Model orchestration layers route prompts between models. The harness is model-portable; the workflow is the truth, and the model is swappable.

See it executing.

Seven demonstrations record the harness executing across orthogonal stress dimensions. Each holds different variables constant and varies others. Together they triangulate the architecture: it is not just correct in any one dimension, it is invariant across all of them.

01
Demo 1 of 7

Multi-Model Relay

User input

"go to LV 00003 and Approve it"

Audit history pane showing transitions performed by Claude Opus 4.5 and GPT-5.5 Thinking on the same Leave Application entry

The leave application LV 00003 was created by a human. Claude Opus 4.5 advanced it to Submitted. GPT-5.5 Thinking approved it. Each transition produced an identical history event.

Architectural property

Actor Parity across model families.

What it proves

Models are interchangeable; the audit is not.

06
Demo 6 of 7

End-to-End Composition

User input

"build a leave application module"

End-to-end leave application lifecycle confirmed in a single session

In a single session, on Claude Haiku 4.5, the AI designed the schema, generated the form, configured the transitions, set up the audit, and ran a test entry through the full happy path.

Architectural property

All architectural properties composing simultaneously, on a small model.

What it proves

Model size is not the bottleneck. Architecture is.

07
Demo 7 of 7

Multimodal Bootstrapping (BP Tracker from a Photograph)

User input

"track this"

Screenshot in production
Demo 7 — Multimodal Bootstrapping (BP Tracker from a Photograph)

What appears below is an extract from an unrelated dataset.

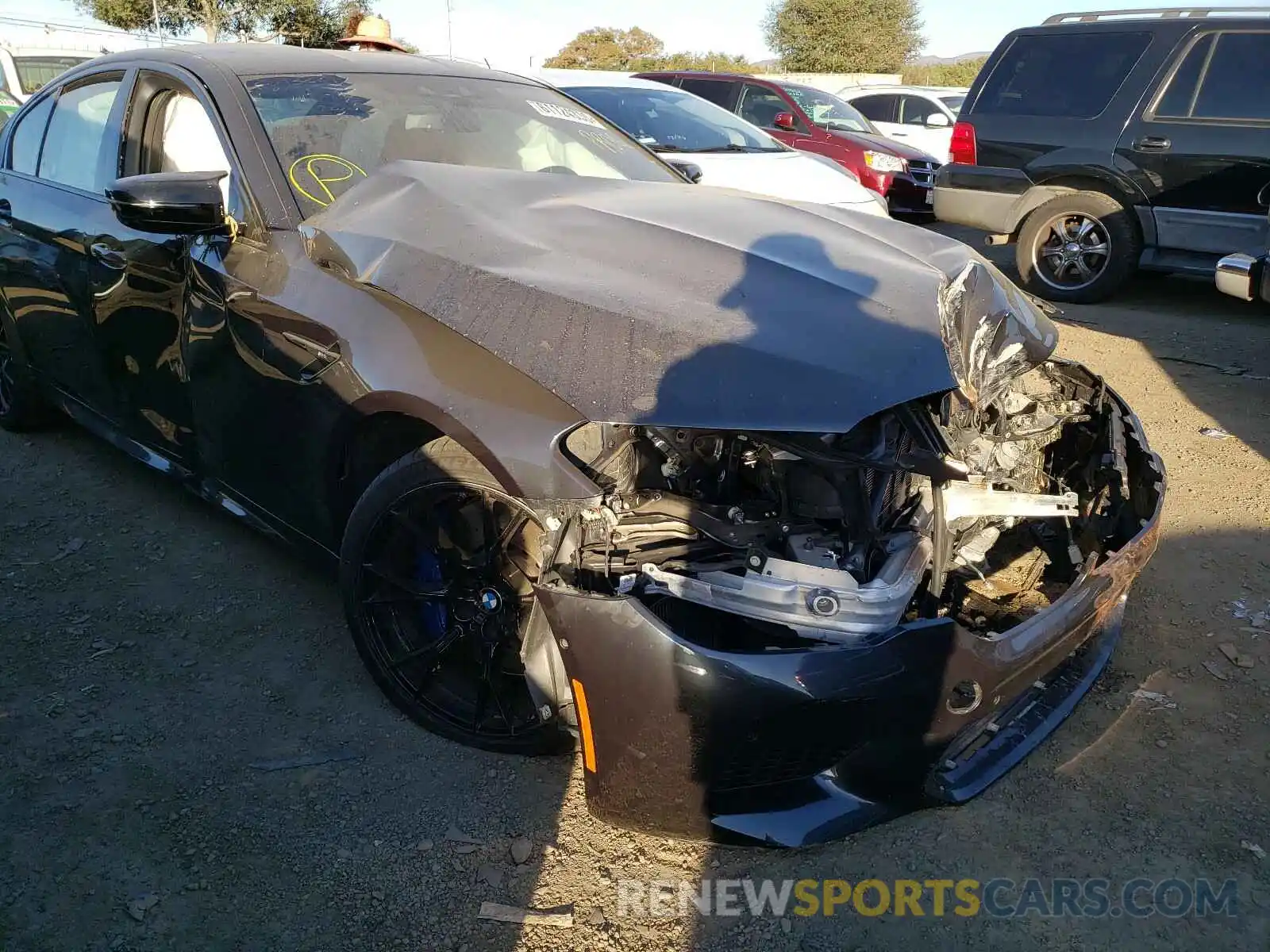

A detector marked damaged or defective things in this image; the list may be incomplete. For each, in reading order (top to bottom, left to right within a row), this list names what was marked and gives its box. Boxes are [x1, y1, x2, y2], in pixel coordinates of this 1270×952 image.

A photograph of a blood pressure cuff. The AI parsed the image, inferred the schema, generated the module, and made the entry — without a text description.

Architectural property

The harness operates on artifacts, not just on language.

What it proves

Schema-as-the-prompt generalizes beyond text.

Backed by patent.

The harness substrate is covered by US Patent 20230266946 A1 (issued August 2023). The Actor Parity governance extensions are covered by US Provisional Application #64/045,012 (filed April 21, 2026). A competitor must engineer around both layers to ship a competitive harness. The difficulty multiplies; it does not add.